#### SET EXERCISE 1:
According to the passage on James Comey's ego, what is the title of the new book?
**** PAGE ****
An out-of-control ego intent on promoting its own interests -- with no regard for the usual norms and conventions -- dishes the dirt with cheap shots at opponents and boorish jokes about their personal appearance.
In so doing, it diminishes the standing and the status of one of America's great institutions, risking deadly confrontation and a spiral into war.
Yes, James Comey's Ego has a lot to answer for.
    Its new book, "A Higher Loyalty," to be published on Tuesday, has already attracted huge fanfare, shattering embargoes in a tidal wave of excitement.
    Not for the first time, James Comey's Ego propels itself to the center of American politics and the world stage.
    The book's pages detail how the Comey Ego first became a household name during the 2016 presidential election, taking on a pivotal role even as it sowed the seeds of its own downfall.
    It was not enough, you'll remember, that the FBI had pored through Hillary Clinton's emails as it investigated her use of a private email server and concluded that there were no charges to answer: James Comey's Ego wanted to be the one to announce it.
****
#### SET EXERCISE 2:
Pick out every line in the entries below that contains the string "green", and copy each of those lines.
**** RECORD EXTRACTS ****
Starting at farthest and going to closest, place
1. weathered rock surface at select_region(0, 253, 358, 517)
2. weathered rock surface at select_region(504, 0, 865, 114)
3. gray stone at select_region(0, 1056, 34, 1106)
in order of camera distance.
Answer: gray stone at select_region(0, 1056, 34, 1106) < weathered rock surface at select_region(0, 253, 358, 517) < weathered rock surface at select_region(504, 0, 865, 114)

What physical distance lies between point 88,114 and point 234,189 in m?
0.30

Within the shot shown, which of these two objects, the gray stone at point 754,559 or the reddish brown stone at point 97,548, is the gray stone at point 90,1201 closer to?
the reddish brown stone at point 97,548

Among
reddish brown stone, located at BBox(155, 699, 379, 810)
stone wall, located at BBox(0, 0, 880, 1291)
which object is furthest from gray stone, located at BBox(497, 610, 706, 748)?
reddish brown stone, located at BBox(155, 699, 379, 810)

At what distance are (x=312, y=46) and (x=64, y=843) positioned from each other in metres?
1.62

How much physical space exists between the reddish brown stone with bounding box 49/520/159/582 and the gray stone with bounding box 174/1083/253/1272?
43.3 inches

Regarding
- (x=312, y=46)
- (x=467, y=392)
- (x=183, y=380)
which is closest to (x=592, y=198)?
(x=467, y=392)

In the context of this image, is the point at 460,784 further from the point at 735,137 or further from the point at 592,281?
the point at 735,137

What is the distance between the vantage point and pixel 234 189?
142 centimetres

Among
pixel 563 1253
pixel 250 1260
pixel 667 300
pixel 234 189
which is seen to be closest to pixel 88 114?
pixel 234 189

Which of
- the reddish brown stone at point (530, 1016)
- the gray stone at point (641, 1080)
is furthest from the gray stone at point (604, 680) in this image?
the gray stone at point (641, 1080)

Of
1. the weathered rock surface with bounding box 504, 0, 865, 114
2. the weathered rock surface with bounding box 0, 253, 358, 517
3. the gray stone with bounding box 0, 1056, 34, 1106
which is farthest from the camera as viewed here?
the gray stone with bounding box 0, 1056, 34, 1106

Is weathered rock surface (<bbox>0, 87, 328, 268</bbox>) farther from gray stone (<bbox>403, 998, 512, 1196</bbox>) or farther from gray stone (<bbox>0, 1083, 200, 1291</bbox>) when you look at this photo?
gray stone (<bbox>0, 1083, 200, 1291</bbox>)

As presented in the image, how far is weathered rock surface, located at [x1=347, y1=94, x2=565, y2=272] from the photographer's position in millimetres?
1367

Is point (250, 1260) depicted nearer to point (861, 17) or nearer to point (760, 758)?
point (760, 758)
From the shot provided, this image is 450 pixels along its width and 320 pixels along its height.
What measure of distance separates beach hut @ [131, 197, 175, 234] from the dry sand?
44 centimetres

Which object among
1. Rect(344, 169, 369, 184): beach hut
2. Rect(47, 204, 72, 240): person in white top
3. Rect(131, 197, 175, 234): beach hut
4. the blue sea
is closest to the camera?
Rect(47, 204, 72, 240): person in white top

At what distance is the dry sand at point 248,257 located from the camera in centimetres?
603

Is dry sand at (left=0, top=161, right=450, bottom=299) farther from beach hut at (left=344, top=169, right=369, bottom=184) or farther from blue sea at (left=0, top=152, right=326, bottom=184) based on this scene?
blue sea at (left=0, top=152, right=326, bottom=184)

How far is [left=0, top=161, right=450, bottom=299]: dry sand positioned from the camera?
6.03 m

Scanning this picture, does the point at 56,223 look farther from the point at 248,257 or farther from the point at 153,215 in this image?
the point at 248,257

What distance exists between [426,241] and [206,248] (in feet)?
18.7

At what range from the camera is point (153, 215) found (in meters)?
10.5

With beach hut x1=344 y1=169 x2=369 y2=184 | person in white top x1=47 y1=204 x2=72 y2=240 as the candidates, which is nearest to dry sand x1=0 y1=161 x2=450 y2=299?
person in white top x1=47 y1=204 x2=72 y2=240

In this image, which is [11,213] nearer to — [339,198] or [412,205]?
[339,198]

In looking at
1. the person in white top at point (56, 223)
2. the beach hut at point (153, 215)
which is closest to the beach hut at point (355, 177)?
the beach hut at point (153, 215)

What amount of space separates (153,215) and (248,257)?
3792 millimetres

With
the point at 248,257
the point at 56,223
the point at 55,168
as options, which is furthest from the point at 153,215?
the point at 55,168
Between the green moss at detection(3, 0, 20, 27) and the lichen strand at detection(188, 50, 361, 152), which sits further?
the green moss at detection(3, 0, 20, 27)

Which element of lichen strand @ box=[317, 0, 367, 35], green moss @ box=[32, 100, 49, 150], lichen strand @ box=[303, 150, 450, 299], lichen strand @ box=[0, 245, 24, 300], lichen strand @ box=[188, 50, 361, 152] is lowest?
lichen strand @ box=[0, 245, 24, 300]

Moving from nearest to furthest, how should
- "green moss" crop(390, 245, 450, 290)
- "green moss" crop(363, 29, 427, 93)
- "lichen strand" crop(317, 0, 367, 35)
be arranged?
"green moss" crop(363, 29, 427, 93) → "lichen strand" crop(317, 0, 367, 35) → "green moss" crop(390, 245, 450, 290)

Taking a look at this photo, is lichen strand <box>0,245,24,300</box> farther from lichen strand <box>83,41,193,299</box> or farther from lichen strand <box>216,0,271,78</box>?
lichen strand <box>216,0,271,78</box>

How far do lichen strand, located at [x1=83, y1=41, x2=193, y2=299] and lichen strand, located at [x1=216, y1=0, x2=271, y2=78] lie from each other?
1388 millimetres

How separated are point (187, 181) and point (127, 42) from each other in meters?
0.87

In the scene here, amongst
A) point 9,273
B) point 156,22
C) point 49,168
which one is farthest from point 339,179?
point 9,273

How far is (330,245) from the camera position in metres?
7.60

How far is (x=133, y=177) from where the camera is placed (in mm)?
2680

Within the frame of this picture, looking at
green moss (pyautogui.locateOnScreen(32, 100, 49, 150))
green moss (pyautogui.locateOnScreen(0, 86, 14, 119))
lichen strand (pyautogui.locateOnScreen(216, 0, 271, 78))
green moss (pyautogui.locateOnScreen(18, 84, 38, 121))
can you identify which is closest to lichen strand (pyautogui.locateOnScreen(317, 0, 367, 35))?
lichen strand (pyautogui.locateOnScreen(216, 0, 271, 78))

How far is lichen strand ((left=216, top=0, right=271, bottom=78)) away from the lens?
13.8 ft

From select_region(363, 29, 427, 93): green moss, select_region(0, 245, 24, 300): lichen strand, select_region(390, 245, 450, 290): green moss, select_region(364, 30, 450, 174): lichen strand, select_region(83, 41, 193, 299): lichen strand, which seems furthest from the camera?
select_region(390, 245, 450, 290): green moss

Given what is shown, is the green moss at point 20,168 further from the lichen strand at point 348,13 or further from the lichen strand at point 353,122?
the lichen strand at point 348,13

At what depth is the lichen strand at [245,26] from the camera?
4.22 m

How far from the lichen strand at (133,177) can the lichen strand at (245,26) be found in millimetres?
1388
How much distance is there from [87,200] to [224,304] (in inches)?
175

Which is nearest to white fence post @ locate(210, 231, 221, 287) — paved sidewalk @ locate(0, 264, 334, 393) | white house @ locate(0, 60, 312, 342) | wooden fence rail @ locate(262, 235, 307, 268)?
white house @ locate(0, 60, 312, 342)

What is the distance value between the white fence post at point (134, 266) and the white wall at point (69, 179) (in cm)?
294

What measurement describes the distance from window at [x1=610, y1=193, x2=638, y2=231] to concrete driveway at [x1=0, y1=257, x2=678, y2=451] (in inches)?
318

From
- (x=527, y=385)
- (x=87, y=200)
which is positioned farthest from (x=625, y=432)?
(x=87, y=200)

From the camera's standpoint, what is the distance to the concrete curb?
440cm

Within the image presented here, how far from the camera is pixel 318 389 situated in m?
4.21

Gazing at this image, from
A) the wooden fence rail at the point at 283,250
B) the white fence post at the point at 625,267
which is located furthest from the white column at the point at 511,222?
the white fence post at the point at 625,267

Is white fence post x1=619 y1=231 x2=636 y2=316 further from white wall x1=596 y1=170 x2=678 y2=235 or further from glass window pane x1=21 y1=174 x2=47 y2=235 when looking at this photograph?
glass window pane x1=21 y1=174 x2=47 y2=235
****
#### SOLUTION 1:
"A Higher Loyalty"

#### SOLUTION 2:
Between the green moss at detection(3, 0, 20, 27) and the lichen strand at detection(188, 50, 361, 152), which sits further?
the green moss at detection(3, 0, 20, 27)
Which element of lichen strand @ box=[317, 0, 367, 35], green moss @ box=[32, 100, 49, 150], lichen strand @ box=[303, 150, 450, 299], lichen strand @ box=[0, 245, 24, 300], lichen strand @ box=[188, 50, 361, 152] is lowest?
- "green moss" crop(390, 245, 450, 290)
- "green moss" crop(363, 29, 427, 93)
"green moss" crop(363, 29, 427, 93) → "lichen strand" crop(317, 0, 367, 35) → "green moss" crop(390, 245, 450, 290)
green moss (pyautogui.locateOnScreen(32, 100, 49, 150))
green moss (pyautogui.locateOnScreen(0, 86, 14, 119))
green moss (pyautogui.locateOnScreen(18, 84, 38, 121))
From select_region(363, 29, 427, 93): green moss, select_region(0, 245, 24, 300): lichen strand, select_region(390, 245, 450, 290): green moss, select_region(364, 30, 450, 174): lichen strand, select_region(83, 41, 193, 299): lichen strand, which seems furthest from the camera?
select_region(390, 245, 450, 290): green moss
Given what is shown, is the green moss at point 20,168 further from the lichen strand at point 348,13 or further from the lichen strand at point 353,122?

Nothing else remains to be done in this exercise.